▸ Exercise details
Can you render the stretch from the start of the records through the line containing "33L235 63L238 76L253", both ends included, as a JSON list of strings with one string per line and blank lines omitted?

▸ Data to use
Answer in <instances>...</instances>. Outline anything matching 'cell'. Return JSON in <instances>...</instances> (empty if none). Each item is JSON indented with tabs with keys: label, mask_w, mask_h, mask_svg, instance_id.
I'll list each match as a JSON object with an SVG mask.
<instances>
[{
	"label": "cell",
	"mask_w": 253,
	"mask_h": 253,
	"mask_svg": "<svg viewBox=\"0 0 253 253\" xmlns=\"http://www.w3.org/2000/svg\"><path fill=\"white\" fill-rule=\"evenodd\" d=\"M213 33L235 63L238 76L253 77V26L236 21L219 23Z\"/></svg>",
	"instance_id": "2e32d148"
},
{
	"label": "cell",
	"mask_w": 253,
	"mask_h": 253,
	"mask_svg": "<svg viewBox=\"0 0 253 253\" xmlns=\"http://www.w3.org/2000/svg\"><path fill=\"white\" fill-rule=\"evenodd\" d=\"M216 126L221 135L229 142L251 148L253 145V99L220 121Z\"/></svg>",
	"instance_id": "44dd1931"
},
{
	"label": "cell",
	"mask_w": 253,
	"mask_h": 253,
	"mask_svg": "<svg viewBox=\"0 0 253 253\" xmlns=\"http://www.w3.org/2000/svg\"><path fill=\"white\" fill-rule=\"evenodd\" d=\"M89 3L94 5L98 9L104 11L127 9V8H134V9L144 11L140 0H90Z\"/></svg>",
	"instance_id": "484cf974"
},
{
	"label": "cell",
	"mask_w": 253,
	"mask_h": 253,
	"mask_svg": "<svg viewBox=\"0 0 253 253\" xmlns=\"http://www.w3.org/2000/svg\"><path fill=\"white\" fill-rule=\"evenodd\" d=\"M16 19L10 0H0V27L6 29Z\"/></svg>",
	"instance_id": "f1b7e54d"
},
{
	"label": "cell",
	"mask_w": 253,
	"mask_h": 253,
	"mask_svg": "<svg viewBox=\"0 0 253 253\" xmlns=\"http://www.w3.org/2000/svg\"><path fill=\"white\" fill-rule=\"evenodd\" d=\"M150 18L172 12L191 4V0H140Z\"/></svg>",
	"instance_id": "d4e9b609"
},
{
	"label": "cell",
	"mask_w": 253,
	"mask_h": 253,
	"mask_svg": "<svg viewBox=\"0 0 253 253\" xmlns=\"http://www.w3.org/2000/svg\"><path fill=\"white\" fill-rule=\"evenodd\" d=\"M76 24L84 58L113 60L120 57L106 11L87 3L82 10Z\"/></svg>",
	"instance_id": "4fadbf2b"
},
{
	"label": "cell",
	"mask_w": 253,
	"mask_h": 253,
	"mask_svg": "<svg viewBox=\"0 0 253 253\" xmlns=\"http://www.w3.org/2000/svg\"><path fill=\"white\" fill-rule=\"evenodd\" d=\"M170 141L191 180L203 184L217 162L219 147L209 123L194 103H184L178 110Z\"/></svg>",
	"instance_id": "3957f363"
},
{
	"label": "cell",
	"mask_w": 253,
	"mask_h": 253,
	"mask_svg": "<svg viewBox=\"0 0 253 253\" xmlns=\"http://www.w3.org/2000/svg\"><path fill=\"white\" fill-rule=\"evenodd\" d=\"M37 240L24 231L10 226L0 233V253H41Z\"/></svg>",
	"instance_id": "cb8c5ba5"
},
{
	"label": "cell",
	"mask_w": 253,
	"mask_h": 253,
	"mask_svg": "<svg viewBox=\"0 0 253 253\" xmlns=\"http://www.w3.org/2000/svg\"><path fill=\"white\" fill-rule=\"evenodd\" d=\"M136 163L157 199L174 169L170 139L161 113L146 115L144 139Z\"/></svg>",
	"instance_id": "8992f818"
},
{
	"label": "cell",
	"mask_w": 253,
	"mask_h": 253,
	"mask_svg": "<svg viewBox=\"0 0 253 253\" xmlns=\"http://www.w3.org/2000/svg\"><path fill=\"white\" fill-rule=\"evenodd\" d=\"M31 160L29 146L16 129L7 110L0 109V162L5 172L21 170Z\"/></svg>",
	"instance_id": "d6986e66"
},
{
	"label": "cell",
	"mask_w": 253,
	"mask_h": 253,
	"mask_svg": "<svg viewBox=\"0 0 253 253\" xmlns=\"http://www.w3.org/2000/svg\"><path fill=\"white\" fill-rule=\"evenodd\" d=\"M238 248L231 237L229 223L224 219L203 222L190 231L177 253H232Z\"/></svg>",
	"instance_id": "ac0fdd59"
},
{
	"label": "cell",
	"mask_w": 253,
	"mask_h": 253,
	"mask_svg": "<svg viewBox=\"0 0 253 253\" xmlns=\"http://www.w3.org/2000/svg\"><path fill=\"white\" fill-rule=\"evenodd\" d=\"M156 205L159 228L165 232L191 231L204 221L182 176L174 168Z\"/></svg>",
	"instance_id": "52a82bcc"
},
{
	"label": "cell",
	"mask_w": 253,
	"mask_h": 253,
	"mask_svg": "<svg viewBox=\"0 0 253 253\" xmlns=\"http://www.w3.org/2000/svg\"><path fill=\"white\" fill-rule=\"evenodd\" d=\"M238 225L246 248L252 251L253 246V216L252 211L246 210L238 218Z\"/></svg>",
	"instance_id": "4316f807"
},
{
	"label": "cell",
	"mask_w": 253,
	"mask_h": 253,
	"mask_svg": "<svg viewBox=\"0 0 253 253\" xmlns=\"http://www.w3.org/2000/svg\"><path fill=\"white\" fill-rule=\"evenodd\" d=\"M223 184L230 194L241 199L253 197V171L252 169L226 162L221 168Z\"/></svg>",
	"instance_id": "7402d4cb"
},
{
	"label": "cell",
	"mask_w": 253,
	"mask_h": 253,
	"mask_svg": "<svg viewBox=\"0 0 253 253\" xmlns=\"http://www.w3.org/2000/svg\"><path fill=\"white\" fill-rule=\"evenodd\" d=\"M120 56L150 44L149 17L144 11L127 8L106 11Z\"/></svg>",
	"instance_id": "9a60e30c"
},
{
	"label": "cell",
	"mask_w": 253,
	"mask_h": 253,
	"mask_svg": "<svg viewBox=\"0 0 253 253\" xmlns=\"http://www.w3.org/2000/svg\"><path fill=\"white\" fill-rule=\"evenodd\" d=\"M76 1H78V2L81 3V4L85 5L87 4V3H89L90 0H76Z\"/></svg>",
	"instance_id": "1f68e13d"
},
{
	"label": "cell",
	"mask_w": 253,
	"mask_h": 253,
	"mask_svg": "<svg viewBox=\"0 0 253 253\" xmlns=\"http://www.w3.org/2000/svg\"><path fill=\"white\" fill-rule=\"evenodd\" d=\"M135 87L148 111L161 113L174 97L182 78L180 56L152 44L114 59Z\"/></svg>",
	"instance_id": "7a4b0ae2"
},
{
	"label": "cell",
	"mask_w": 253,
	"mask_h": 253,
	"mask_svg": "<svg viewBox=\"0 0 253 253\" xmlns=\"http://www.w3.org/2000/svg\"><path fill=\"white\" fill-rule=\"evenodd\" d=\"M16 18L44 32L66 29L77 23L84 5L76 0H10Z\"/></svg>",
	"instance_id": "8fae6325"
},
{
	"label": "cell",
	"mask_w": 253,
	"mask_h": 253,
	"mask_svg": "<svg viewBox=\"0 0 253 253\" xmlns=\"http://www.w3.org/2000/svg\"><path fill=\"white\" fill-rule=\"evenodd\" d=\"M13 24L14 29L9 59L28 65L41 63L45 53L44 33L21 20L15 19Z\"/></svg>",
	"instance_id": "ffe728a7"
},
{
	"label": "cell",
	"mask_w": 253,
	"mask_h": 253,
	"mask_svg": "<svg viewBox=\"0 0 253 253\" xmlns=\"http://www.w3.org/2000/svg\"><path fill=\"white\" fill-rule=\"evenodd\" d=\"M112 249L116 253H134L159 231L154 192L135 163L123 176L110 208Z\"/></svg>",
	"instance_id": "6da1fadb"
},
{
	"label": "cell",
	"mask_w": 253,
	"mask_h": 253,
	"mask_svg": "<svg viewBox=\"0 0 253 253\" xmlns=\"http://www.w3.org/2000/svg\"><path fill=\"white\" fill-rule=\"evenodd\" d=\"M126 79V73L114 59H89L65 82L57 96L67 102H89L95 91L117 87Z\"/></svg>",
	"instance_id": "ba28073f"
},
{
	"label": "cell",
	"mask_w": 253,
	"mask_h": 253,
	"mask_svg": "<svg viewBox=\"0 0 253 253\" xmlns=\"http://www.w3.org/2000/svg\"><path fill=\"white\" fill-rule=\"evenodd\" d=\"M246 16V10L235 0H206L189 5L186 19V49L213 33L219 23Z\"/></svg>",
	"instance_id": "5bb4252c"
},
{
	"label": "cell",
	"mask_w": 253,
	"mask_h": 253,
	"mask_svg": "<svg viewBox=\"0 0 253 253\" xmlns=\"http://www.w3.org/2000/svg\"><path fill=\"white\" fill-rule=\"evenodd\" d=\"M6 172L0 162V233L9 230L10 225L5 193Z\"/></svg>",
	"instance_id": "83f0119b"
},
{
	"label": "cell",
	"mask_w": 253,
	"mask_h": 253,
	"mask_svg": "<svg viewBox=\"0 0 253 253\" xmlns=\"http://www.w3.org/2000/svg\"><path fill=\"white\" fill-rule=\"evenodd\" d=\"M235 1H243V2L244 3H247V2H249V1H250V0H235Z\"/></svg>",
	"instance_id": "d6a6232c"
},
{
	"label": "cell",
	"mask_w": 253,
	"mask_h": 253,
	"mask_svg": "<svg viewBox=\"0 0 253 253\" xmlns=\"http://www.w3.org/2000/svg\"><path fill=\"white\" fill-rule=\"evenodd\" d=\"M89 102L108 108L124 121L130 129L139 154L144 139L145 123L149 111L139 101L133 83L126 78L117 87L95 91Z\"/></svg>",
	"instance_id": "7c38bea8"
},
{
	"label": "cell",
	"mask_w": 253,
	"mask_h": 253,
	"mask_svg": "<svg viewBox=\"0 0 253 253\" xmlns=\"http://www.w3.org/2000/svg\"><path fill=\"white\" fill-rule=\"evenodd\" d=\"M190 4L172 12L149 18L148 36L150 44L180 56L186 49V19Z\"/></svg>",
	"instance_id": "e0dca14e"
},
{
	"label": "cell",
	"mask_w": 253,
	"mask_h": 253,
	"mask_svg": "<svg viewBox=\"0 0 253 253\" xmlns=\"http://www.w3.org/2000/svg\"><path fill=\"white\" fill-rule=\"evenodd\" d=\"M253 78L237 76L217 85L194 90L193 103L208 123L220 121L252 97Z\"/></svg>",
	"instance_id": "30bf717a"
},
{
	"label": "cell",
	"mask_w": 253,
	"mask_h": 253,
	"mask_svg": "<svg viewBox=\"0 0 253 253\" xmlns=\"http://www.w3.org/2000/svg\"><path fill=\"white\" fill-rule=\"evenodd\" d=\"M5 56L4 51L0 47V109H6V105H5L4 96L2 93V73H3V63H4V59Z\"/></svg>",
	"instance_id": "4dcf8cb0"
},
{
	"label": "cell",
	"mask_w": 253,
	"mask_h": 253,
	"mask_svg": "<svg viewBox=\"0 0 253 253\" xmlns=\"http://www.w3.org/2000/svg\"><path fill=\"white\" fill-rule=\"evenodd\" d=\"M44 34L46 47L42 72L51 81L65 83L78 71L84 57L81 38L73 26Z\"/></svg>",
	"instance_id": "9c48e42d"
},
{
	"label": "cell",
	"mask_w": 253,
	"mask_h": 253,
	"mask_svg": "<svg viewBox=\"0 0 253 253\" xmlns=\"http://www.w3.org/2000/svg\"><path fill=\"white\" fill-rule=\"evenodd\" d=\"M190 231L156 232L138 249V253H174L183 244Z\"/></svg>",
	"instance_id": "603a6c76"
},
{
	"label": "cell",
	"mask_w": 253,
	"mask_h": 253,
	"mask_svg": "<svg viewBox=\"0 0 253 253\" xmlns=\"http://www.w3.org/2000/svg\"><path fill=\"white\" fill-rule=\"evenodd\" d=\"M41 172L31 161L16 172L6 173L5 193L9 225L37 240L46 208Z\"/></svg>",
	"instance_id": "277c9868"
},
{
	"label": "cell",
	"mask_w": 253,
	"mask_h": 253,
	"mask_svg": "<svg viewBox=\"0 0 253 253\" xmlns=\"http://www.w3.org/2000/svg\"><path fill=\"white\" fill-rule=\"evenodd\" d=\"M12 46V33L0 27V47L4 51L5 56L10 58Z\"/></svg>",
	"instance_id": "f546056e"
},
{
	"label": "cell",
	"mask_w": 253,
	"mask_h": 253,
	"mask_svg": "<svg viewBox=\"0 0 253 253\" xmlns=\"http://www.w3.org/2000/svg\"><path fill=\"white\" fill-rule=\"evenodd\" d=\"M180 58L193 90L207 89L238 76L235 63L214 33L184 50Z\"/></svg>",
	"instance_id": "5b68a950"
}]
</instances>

▸ Finished task
[
  "Answer in <instances>...</instances>. Outline anything matching 'cell'. Return JSON in <instances>...</instances> (empty if none). Each item is JSON indented with tabs with keys: label, mask_w, mask_h, mask_svg, instance_id.",
  "I'll list each match as a JSON object with an SVG mask.",
  "<instances>",
  "[{",
  "\t\"label\": \"cell\",",
  "\t\"mask_w\": 253,",
  "\t\"mask_h\": 253,",
  "\t\"mask_svg\": \"<svg viewBox=\\\"0 0 253 253\\\" xmlns=\\\"http://www.w3.org/2000/svg\\\"><path fill=\\\"white\\\" fill-rule=\\\"evenodd\\\" d=\\\"M213 33L235 63L238 76L253 77V26L236 21L219 23Z\\\"/></svg>\","
]